# Gender Classification Project

In this notebook we will use [Gender Classification Dataset](https://www.kaggle.com/cashutosh/gender-classification-dataset) from Kaggle. This is a dataset with cropped images of male and female. It is split into training and validation directory. Training contains ~23,000 images of each class and validation directory contains ~5,500 iamges of each class. Our *goal* is to correctly predict gender: `male` or `female`. 

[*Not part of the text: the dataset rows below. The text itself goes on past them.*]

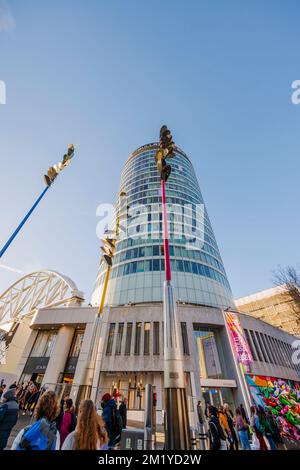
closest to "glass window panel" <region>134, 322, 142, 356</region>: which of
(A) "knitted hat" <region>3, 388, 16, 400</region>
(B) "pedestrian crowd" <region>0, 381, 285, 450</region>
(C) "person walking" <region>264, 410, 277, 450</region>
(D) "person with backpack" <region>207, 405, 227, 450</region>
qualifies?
(B) "pedestrian crowd" <region>0, 381, 285, 450</region>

To achieve better result, we will use [ResNet](https://arxiv.org/abs/1512.03385)(Residual Network) model variants. ResNet was designed for the [ImageNet challenge](http://www.image-net.org/challenges/LSVRC/), and won it in 2015.


## Data Processing

We start by importing all the necessary modules
 - `lr-scheduler` - for using the one cycle learning rate schedule, from [this paper](https://arxiv.org/abs/1803.09820)
 - `namedtuple` - for handling ResNet configurations
 - `os` and `shutil` for handling custom datasets

In [3]:
import numpy as np
import matplotlib.pyplot as plt
import copy 
from collections import namedtuple
import os
import random
import shutil
import time

import torch
import torch.nn as nn
import torch.nn.functional as F
import torch.optim as optim
import torch.optim.lr_scheduler as lr_scheduler
from torch.optim.lr_scheduler import _LRScheduler
import torch.utils.data as data

import torchvision.transforms as transforms
import torchvision.datasets as datasets
import torchvision.models as models

We set the random seeds for reproducability

In [4]:
SEED = 1234

random.seed(SEED)
np.random.seed(SEED)
torch.manual_seed(SEED)
torch.cuda.manual_seed(SEED)
torch.backends.cudnn.deterministic = True

## Load and Augment Data

In [5]:
data_dir = 'D:/datasets/gender_kaggle'
train_dir = os.path.join(data_dir, 'Training')
test_dir = os.path.join(data_dir, 'Validation')
classes = os.listdir(train_dir)

In [9]:
classes

['female', 'male']

### Normalizing the data

In [11]:
train_data = datasets.ImageFolder(root=train_dir, transform = transforms.ToTensor())

means = torch.zeros(3)
stds = torch.zeros(3)

for img, label in train_data:
    means += torch.mean(img, dim = (1,2))
    stds += torch.std(img, dim = (1,2))
    
means /= len(train_data)
stds /= len(train_data)

print(f'Calculated means: {means}')
print(f'Calculated stds: {stds}')

Calculated means: tensor([0.6527, 0.4830, 0.4047])
Calculated stds: tensor([0.2061, 0.1797, 0.1678])